◆ **Texto fornecido**
O Colégio Estadual Parque dos Buritis, apesar de não possuir biblioteca escolar, possui condições favoráveis para o trabalho em prol da formação do leitor literário, com livros ‘físicos’ (mais de três mil obras) e possibilidades junto ao meio digital para se trabalhar com a leitura literária.

Quanto à escolha das obras, como essas turmas já haviam lido ‘O gato preto’ e outros contos de terror, de Edgar Allan Poe, no primeiro semestre, o corpus literário escolhido para o trabalho foi, inicialmente, ‘Missa do Galo e outros contos de Machado de Assis’ (Assis, 2018) com roteiro e ilustrações de Francisco Vilachã, obra que foi adaptada para quadrinhos, o que já pressupõe um maior interesse do jovem leitor. Além disso,

[...] a intergenericidade presente na obra adaptada, proposta aqui como objeto de trabalho, parte do cânone literário para um universo multimodal, possibilitando aos alunos uma fruição estética por meio de uma leitura significativa. O projeto gráfico do livro adaptado em quadrinhos se configura como uma forma de mediação, na qual o aluno-leitor se reconhece na leitura literária (Batista; Silva, 2023, p. 229).

Não obstante o livro físico ser em quadrinhos, os alunos tiveram contato com o texto original por meio dos contos baixados no site Domínio Público, os quais foram encaminhados para o grupo de WhatsApp das turmas. Através dos seus aparelhos celulares e dos notebooks recebidos pelo governo estadual, puderam acompanhar a leitura dos textos originais também.

◆ **Exercício proposto a**
Transcreva sem nenhuma alteração a parte dos registros abaixo que começa na linha que contém "What is the" e segue até o final dos registros, incluindo essa linha inicial.

◆ **Material fornecido**
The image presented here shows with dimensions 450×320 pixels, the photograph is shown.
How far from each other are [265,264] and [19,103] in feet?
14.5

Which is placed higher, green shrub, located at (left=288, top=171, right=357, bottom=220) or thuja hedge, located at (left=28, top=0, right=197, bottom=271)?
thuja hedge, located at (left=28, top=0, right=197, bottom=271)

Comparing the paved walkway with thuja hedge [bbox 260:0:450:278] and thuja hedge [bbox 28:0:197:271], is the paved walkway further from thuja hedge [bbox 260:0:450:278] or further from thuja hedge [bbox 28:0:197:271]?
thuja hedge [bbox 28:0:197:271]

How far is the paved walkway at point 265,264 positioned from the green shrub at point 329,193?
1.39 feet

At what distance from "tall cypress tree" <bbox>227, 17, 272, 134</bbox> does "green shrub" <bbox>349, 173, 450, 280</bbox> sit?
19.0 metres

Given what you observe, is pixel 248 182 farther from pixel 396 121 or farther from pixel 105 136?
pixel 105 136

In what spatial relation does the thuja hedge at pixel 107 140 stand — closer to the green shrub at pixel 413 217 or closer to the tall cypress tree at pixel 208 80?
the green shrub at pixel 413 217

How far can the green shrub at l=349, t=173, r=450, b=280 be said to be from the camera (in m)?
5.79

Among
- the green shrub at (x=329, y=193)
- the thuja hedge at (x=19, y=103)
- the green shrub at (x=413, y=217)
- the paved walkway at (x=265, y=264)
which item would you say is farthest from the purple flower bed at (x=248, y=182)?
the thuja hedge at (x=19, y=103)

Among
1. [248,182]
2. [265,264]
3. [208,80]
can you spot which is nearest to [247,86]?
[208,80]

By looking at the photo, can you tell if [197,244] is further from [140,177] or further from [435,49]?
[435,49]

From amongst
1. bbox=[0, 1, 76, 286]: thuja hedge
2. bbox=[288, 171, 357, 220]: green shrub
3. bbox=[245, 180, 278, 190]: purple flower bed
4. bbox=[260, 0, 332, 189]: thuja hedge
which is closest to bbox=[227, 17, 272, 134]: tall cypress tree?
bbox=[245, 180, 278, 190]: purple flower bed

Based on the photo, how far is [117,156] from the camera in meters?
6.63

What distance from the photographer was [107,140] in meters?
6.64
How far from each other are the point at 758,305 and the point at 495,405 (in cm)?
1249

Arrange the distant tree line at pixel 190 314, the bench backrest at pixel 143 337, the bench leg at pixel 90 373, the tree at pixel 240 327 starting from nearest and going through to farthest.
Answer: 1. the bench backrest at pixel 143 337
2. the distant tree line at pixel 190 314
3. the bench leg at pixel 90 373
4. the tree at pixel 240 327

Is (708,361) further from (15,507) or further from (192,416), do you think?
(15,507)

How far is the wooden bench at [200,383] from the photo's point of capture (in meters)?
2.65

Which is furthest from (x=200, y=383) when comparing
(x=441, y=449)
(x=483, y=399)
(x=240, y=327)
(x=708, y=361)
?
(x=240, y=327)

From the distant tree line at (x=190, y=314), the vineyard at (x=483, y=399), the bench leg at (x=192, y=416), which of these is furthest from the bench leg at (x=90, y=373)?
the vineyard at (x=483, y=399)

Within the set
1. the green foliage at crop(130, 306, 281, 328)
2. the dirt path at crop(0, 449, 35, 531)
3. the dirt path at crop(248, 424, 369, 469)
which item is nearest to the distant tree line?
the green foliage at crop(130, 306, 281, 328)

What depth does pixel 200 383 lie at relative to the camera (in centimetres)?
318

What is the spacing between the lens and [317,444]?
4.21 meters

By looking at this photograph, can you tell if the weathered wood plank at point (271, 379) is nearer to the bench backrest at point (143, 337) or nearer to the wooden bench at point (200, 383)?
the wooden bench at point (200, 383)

◆ **Exercício proposto b**
Extraia do texto sobre o Colégio Estadual Parque dos Buritis, sem alterar nada, o trecho que começa com as palavras "Quanto à escolha" e termina com "2023, p. 229).".

◆ **Resposta da tarefa a**
What is the spacing between the lens and [317,444]?
4.21 meters

By looking at this photograph, can you tell if the weathered wood plank at point (271, 379) is nearer to the bench backrest at point (143, 337) or nearer to the wooden bench at point (200, 383)?
the wooden bench at point (200, 383)

◆ **Resposta da tarefa b**
Quanto à escolha das obras, como essas turmas já haviam lido ‘O gato preto’ e outros contos de terror, de Edgar Allan Poe, no primeiro semestre, o corpus literário escolhido para o trabalho foi, inicialmente, ‘Missa do Galo e outros contos de Machado de Assis’ (Assis, 2018) com roteiro e ilustrações de Francisco Vilachã, obra que foi adaptada para quadrinhos, o que já pressupõe um maior interesse do jovem leitor. Além disso,

[...] a intergenericidade presente na obra adaptada, proposta aqui como objeto de trabalho, parte do cânone literário para um universo multimodal, possibilitando aos alunos uma fruição estética por meio de uma leitura significativa. O projeto gráfico do livro adaptado em quadrinhos se configura como uma forma de mediação, na qual o aluno-leitor se reconhece na leitura literária (Batista; Silva, 2023, p. 229).